## Supplied data
▬▬▬▬▬▬
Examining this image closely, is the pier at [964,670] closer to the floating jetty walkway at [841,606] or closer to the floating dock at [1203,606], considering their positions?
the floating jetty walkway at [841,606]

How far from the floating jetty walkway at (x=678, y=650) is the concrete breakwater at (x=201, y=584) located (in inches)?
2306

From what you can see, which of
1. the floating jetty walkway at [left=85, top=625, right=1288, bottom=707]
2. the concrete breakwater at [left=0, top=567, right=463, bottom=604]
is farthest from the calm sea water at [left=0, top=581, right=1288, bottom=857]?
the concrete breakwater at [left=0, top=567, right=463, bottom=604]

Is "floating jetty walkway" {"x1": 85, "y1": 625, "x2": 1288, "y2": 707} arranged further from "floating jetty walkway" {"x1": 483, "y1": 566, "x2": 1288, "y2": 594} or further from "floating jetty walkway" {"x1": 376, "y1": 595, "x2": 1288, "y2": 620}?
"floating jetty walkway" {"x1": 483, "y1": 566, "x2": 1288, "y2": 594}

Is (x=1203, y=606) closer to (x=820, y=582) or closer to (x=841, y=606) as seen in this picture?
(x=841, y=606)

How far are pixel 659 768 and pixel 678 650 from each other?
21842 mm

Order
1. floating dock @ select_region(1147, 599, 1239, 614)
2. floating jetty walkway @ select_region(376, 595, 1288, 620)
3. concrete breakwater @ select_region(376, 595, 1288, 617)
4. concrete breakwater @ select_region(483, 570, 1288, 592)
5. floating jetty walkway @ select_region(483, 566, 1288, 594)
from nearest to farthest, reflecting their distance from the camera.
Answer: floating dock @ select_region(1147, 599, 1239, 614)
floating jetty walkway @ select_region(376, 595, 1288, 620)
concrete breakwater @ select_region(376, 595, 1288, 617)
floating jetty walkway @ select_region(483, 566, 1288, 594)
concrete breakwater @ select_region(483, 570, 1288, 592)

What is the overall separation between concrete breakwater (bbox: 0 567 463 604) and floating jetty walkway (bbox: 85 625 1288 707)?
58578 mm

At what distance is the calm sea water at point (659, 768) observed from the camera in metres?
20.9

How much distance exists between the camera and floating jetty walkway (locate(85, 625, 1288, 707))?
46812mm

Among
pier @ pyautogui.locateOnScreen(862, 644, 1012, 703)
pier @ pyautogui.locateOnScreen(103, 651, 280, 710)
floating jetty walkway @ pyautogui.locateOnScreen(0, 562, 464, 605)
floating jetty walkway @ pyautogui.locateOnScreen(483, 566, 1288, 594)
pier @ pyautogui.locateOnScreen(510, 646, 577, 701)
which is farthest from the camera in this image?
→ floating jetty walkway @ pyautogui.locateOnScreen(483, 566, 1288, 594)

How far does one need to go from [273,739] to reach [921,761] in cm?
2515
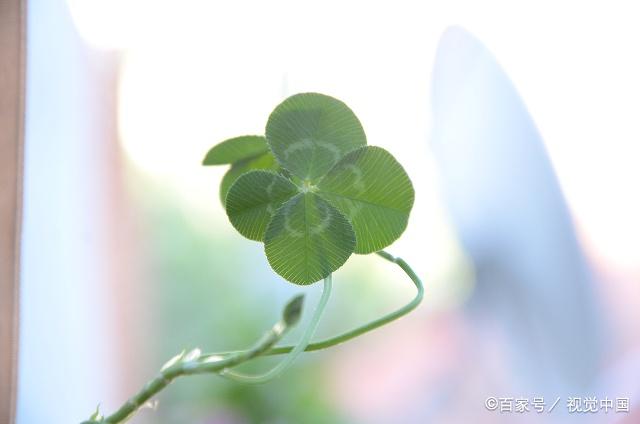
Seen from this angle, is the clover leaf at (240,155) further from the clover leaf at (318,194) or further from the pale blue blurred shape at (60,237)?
the pale blue blurred shape at (60,237)

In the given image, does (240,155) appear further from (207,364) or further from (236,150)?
(207,364)

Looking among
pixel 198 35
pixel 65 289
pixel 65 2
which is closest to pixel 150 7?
pixel 198 35

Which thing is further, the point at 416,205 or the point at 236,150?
the point at 416,205

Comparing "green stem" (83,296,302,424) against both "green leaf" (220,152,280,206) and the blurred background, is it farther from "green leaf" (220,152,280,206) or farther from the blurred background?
the blurred background

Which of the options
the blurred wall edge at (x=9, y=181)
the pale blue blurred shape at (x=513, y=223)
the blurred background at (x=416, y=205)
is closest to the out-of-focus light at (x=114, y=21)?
the blurred background at (x=416, y=205)

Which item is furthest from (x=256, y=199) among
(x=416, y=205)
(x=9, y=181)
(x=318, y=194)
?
(x=416, y=205)

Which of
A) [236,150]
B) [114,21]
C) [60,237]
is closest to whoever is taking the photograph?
[236,150]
▬▬▬▬▬▬
## Exercise brief
Retype word for word every line from the one containing "From what you can see, which of" down to the one containing "is farthest from the calm", including both of those lines.

## Result for this task
From what you can see, which of
1. the floating jetty walkway at [left=85, top=625, right=1288, bottom=707]
2. the concrete breakwater at [left=0, top=567, right=463, bottom=604]
is farthest from the calm sea water at [left=0, top=581, right=1288, bottom=857]?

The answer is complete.